§ **Task to complete**: Extend the system design concept questions text, continuing from its last sentence.
[Text for analysis Boundary: Start]
System Design Concept Questions

Theory and concept questions for backend system design interviews covering distributed systems fundamentals.

Scalability

Q1: Vertical vs horizontal scaling

Vertical (Scale Up): Larger machine (more CPU, RAM, storage)

Simpler, no code changes
Hardware limits
Single point of failure

Horizontal (Scale Out): More machines

Theoretically unlimited scale
Requires distributed architecture
More complex (load balancing, data partitioning)

Most systems use both: scale up until cost-prohibitive, then scale out.

Q2: Single point of failure (SPOF) elimination

SPOF: Component whose failure causes entire system failure.

Elimination strategies:

Redundancy: Multiple instances of critical components
Load balancers: Distribute traffic, provide failover
Database replication: Primary-replica setup
Multi-AZ/region: Geographic redundancy
Graceful degradation: System continues with reduced functionality

Q3: Read replicas

Read replicas: Copies of primary database that handle read queries.

Benefits:

Offload reads: Primary handles writes only
Reduce latency: Place replicas closer to users
Improve availability: Replicas can be promoted if primary fails

Considerations:

Replication lag: Reads may return stale data
Write bottleneck remains on primary
Replica failover handling required

Use case: Read-heavy workloads, tolerance for slight staleness.

CAP Theorem and Consistency

Q4: CAP theorem

In a distributed system, only 2 of 3 properties can be guaranteed:

Consistency: All nodes see same data at same time
Availability: Every request gets a response (not error)
Partition Tolerance: System works despite network failures

Network partitions occur, so the choice is between:

CP: Consistent but may be unavailable during partition (bank transactions)
AP: Available but may return stale data (social media feed)

Q5: Strong vs eventual consistency

Strong consistency: After write completes, all reads return the new value

Easier to reason about
Higher latency, lower availability
Use for: Financial transactions, inventory

Eventual consistency: Reads may return stale data, but will converge

Lower latency, higher availability
More complex client handling
Use for: Social media, analytics, caching

Many systems offer tunable consistency (e.g., Cassandra's consistency levels).
[Text for analysis Boundary: End]
[Data segment Boundary: Start]
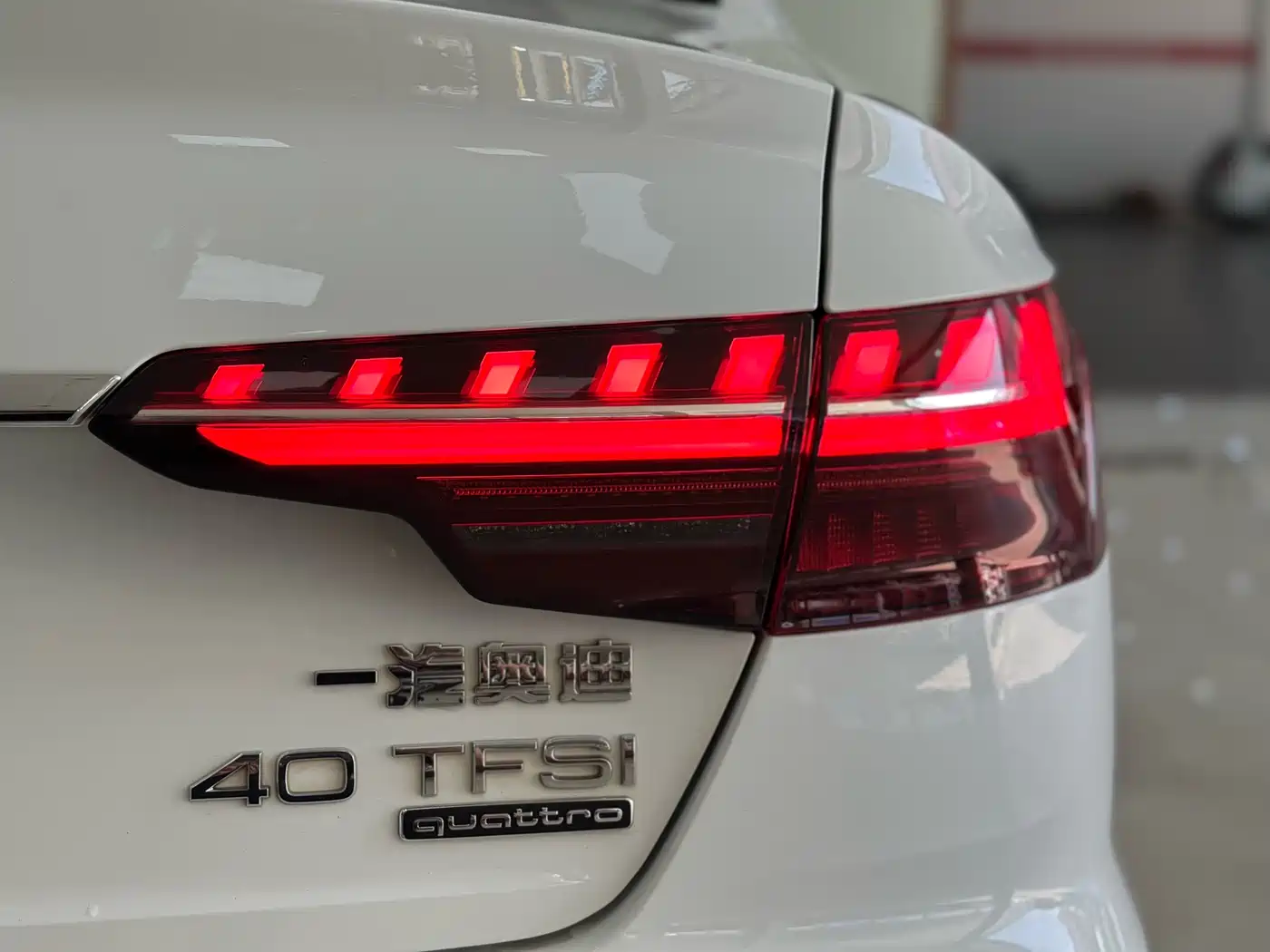Audi A4L 2020 40 TFSI quattro Luxury Dynamic фото 18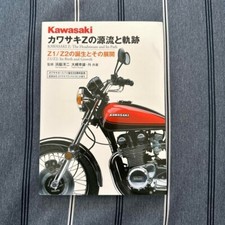 Kawasaki Book Bike Tuning
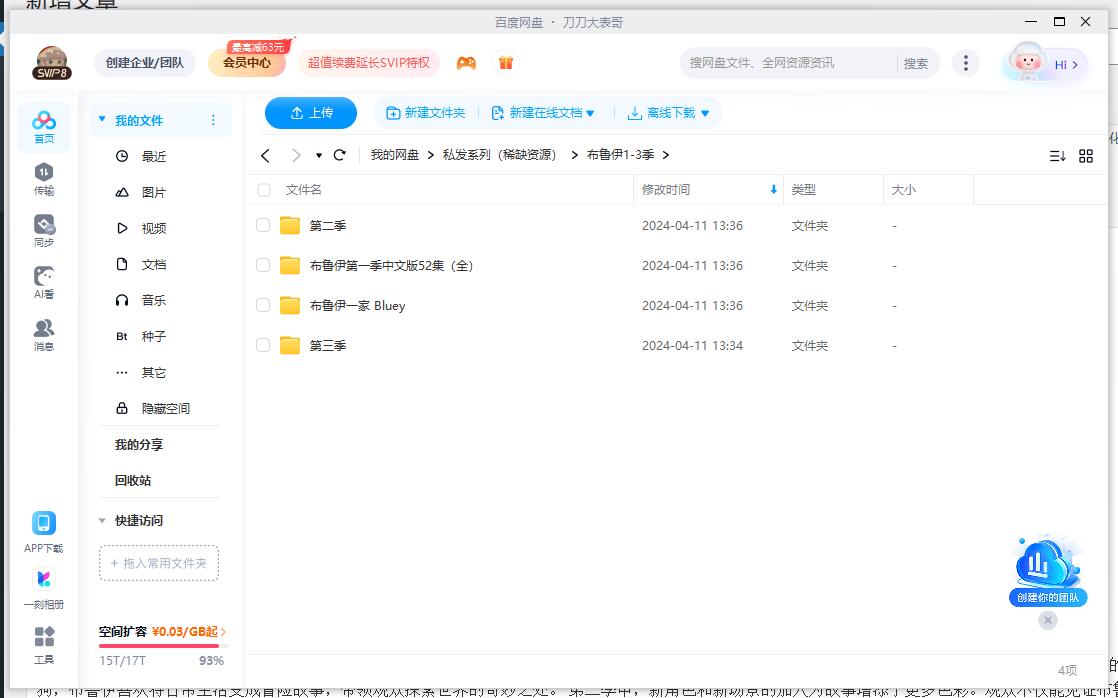 儿童动画《布鲁伊》1-3季超清中英双语版合集插图2 儿童动画《布鲁伊》1-3季超清中英双语版合集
[Data segment Boundary: End]
§ **Result of the exercise**:
Q6: PACELC theorem

Extension of CAP addressing normal operation:

If Partition:

Choose Availability or Consistency (same as CAP)

Else (no partition):

Choose Latency or Consistency

Examples:

DynamoDB: PA/EL (available during partition, low latency otherwise)
Traditional RDBMS: PC/EC (consistent always, higher latency)
Cassandra: Tunable (configurable per query)

Database Design

Q7: SQL vs NoSQL selection

Factor	SQL	NoSQL
Schema	Fixed, structured	Flexible, schema-less
Relationships	Complex joins	Denormalized, embedded
Transactions	ACID guaranteed	Usually eventual consistency
Scaling	Vertical primarily	Horizontal by design
Query flexibility	Ad-hoc queries	Limited query patterns

Choose SQL: Complex queries, transactions, data integrity critical Choose NoSQL: High scale, flexible schema, specific access patterns

Q8: Database sharding strategies

1. Range-based sharding:

Partition by value ranges (users A-M, N-Z)
Advantage: Range queries efficient
Disadvantage: Hotspots if data not uniform

2. Hash-based sharding:

Hash(key) mod N determines shard
Advantage: Even distribution
Disadvantage: Range queries across all shards

3. Directory-based sharding:

Lookup service maps keys to shards
Advantage: Flexible, can rebalance
Disadvantage: Lookup service is SPOF, bottleneck

4. Geographic sharding:

Data stored by region
Advantage: Low latency, data locality compliance
Disadvantage: Cross-region queries complex

Q9: Denormalization

Denormalization: Adding redundancy to improve read performance.

Examples:

Storing count in parent table instead of counting children
Duplicating user name in posts table to avoid join
Precomputing aggregations

Appropriate when:

Read-heavy workloads
Joins are too expensive
Slight inconsistency acceptable

Trade-offs:

Writes become more complex (update multiple places)
Data inconsistency risk
More storage

Q10: Database indexes

Index: Data structure that speeds up queries at cost of write performance.

B-tree index (default):

Suitable for: Range queries, equality, sorting
Columns in WHERE, JOIN, ORDER BY

Hash index:

Suitable for: Exact equality only
O(1) lookup

Composite index:

Multiple columns, leftmost prefix rule
(a, b, c) works for queries on (a), (a, b), (a, b, c), not (b) or (c)

Trade-offs:

Slower writes (must update index)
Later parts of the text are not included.